Belushi was born in Chicago, Illinois, the son of Agnes Willarda Belushi (née Samaras), a cashier and first-generation Albanian American, and Adam Belushi, an Albanian immigrant and restaurant operator who left his native village, Qytezë, in 1934 at the age of fifteen. Belushi was raised in the Albanian Orthodox church and grew up outside Chicago in Wheaton, where he was a middle linebacker for the Wheaton Central High School football team, and attended the University of Wisconsin-Whitewater and the College of DuPage near Chicago. Belushi's younger brother James Belushi is also an actor and comedian. John met his future wife, Judy, while a sophomore in high school, and they stayed together until his death.

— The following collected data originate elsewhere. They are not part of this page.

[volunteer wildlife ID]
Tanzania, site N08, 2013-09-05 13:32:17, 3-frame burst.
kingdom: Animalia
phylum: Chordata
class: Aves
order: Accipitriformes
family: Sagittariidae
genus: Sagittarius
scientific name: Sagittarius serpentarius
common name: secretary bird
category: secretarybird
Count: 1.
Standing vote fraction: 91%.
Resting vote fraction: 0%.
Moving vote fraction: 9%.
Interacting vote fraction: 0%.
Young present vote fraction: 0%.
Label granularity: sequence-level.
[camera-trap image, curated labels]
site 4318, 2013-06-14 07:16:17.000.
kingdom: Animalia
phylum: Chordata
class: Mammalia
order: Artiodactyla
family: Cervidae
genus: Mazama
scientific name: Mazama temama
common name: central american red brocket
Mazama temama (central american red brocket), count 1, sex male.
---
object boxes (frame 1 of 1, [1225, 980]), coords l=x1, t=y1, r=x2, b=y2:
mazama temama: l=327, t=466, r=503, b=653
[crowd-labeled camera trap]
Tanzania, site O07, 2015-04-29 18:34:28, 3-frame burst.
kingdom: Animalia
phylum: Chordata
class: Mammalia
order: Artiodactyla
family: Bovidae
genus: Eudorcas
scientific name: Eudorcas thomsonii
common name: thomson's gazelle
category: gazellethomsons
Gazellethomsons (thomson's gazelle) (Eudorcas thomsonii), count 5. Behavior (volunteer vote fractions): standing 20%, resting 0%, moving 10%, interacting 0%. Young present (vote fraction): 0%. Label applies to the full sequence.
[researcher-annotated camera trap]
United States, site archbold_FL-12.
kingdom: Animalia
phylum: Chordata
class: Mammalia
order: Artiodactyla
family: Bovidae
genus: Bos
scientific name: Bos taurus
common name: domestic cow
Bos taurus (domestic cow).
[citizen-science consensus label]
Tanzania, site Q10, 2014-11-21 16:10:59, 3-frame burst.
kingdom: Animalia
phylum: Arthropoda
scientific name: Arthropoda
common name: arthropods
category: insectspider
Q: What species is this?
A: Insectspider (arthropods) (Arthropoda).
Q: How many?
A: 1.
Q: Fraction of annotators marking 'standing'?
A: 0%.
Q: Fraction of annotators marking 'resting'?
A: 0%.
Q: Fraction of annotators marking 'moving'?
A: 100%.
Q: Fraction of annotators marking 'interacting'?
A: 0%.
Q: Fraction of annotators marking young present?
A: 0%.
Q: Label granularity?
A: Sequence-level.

Belushi's first big break as a comedian occurred in 1971, when he joined The Second City comedy troupe in Chicago, Illinois. Thanks to his uncanny caricature of singer Joe Cocker's intense and jerky stage presence, he was cast in National Lampoon's Lemmings, a parody of Woodstock, which played Off-Broadway in 1972 (and which also showcased future Saturday Night Live performers Chevy Chase and Christopher Guest).